What is required - Rewrite the material below, replacing every instance of "dog's floppy ear" with "dog's drooping ear" and leaving all else unchanged.

Record list -
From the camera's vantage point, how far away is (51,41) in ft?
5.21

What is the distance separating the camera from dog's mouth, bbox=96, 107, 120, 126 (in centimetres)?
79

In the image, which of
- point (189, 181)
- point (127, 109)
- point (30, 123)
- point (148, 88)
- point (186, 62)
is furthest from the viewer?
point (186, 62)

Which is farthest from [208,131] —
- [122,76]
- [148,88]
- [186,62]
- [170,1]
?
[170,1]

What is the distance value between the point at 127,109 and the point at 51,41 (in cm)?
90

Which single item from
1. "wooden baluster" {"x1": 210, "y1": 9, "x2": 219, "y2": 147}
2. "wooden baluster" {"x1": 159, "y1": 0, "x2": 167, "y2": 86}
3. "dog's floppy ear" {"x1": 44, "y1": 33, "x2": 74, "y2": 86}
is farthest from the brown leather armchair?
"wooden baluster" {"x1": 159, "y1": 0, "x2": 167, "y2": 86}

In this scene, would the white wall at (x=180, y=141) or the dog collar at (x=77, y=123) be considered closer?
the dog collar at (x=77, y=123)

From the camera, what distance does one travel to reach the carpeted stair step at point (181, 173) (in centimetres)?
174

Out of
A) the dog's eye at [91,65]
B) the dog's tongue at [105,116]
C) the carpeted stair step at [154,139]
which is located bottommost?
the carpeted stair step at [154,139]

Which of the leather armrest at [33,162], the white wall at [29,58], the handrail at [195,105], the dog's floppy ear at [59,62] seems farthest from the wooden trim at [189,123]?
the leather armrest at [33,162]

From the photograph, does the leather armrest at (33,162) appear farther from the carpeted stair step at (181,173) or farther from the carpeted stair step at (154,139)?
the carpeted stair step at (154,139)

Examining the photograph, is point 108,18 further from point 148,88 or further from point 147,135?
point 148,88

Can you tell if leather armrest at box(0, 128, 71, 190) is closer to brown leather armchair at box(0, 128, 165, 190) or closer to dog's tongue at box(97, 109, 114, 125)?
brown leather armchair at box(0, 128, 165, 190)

Solution below -
From the camera's vantage point, how far away is (51,41) in ft?
5.21

What is the distance separating the camera from dog's mouth, bbox=96, 107, 120, 126 (in centimetres)?
79

In the image, which of
- point (189, 181)
- point (127, 109)
- point (30, 123)
- point (148, 88)
- point (186, 62)
is furthest from the viewer?
point (186, 62)

Which is farthest from [208,131] —
- [122,76]
- [148,88]
- [186,62]
- [170,1]
?
[170,1]

What is the distance value between the point at 127,109 and the point at 51,41 (in cm)?
90

Which single item from
1. "wooden baluster" {"x1": 210, "y1": 9, "x2": 219, "y2": 147}
2. "wooden baluster" {"x1": 159, "y1": 0, "x2": 167, "y2": 86}
3. "dog's drooping ear" {"x1": 44, "y1": 33, "x2": 74, "y2": 86}
is farthest from the brown leather armchair?
"wooden baluster" {"x1": 159, "y1": 0, "x2": 167, "y2": 86}

In this scene, would the white wall at (x=180, y=141) or the dog collar at (x=77, y=123) be considered closer?
the dog collar at (x=77, y=123)

From the camera, what distance does one travel to reach the carpeted stair step at point (181, 173) (in centimetres)?
174

Out of
A) the dog's eye at [91,65]
B) the dog's tongue at [105,116]
C) the carpeted stair step at [154,139]
which is located bottommost?
the carpeted stair step at [154,139]

Which of the leather armrest at [33,162], the white wall at [29,58], the handrail at [195,105], the dog's drooping ear at [59,62] seems farthest from the wooden trim at [189,123]?
the leather armrest at [33,162]

From the photograph, does the leather armrest at (33,162) appear farther from the carpeted stair step at (181,173) or farther from the carpeted stair step at (154,139)?
the carpeted stair step at (154,139)

Examining the photograph, is point 108,18 further from point 148,88 or further from point 147,135?
point 148,88

Can you tell if leather armrest at box(0, 128, 71, 190) is closer to brown leather armchair at box(0, 128, 165, 190) or closer to dog's tongue at box(97, 109, 114, 125)?
brown leather armchair at box(0, 128, 165, 190)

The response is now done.